Similarly, if you moved from New York to California,
you would each own a half-share interest in your California house,
regardless of whose name is on the title, because it was acquired
during marriage in a community property state.
Another exception to community property involves
pensions. In general, most private and military pensions are considered
community property, at least the portion you paid into the pension
or earned during the marriage. But federal pensions, including Social
Security and railroad retirement, are considered individual, not
community property, under federal law.
Couples can, again, overrule the marital property
laws of their state by signing a prenuptial or postnuptial agreement
stating their preferences or by gifting money or real property in
writing to transmute them into either individual or community ownership.
Couples in second or third marriages often choose to keep some assets
and even their incomes separate in this way for estate planning
purposes.
"Spouses can divide things any way they want,"

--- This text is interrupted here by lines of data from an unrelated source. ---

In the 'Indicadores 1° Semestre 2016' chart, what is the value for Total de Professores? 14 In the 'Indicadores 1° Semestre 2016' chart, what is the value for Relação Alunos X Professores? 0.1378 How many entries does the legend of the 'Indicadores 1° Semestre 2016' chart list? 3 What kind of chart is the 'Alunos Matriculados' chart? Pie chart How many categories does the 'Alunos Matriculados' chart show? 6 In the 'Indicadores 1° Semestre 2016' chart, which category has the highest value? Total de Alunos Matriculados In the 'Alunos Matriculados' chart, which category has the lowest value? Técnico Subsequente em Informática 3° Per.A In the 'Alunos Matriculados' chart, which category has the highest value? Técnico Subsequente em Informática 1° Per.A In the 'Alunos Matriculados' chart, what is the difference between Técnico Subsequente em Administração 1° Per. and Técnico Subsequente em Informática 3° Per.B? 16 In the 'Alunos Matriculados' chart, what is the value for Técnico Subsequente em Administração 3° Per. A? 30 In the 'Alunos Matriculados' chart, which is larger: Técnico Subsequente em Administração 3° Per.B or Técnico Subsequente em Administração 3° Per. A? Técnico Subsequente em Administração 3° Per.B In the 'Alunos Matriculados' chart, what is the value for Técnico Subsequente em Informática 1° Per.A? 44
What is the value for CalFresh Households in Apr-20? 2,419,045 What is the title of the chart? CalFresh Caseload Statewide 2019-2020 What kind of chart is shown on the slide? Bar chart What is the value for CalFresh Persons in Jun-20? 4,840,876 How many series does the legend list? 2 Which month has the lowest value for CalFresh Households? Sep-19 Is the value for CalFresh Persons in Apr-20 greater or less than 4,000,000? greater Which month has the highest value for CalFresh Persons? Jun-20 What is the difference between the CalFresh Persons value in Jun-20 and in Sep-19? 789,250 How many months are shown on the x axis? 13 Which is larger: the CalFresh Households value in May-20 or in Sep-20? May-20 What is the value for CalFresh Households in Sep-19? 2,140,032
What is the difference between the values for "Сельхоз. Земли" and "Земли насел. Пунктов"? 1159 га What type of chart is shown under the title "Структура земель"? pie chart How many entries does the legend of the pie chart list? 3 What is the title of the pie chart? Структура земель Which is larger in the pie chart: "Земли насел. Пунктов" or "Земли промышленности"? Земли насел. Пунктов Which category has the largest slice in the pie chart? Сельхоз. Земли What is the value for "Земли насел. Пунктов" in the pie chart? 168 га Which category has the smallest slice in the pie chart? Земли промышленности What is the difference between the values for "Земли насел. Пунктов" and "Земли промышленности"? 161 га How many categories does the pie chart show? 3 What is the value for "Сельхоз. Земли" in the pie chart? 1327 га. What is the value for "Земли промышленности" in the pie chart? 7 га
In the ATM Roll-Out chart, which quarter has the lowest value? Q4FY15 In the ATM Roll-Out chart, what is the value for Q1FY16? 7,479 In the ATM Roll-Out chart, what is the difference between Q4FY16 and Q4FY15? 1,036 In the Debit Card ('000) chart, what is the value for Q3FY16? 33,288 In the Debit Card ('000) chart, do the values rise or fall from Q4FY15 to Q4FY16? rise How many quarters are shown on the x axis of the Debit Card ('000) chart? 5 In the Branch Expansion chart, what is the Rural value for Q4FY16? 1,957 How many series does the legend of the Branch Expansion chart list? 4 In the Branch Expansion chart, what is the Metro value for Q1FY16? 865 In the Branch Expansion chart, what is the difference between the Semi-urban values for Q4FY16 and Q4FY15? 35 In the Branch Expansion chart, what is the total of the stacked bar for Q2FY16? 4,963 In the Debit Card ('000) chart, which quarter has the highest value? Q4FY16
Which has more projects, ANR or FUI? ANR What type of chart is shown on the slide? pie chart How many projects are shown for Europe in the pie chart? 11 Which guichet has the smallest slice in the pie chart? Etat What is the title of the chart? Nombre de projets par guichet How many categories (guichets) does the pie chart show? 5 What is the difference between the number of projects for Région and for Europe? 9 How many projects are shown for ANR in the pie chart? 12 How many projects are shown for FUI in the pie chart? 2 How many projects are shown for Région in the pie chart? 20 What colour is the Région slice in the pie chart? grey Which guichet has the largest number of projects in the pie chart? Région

says Clifford. "The only wrinkle is, you'd better make sure
there is an equal bargaining power in the agreement." Otherwise
it may not hold up in litigation, he says. "But as long as
it's fair, and both spouses want it, they can do whatever they want."
Same-sex complications
Community property holds some potentially eye-opening consequences
for same-sex couples in California, where legislation known as AB
205 extended the state's community property laws to state-registered
domestic partners in January 2005.
Same-sex couples have been able to register as domestic
partners in California since 2000, but doing so had no impact on
the couple's financial status. With the passing of AB 205, however,
suddenly couples find they may be subject, retroactively, to the
same community property and spousal support laws and responsibilities
as married couples.
What's more, because the federal government does not
recognize California's domestic partnership as a marriage, the Internal
Revenue Service plans to treat any distributions from a divorce
as taxable.
"So you have this horribly anomalous situation
where the $100,000 that I saved thinking it was all mine has just
retroactively become half my partner's, yet if I have to turn it
over to him, the IRS may treat it as a gift, even though if it happens
in divorce I certainly don't think of it as a gift," says Hertz.
"It's a horribly complicated situation."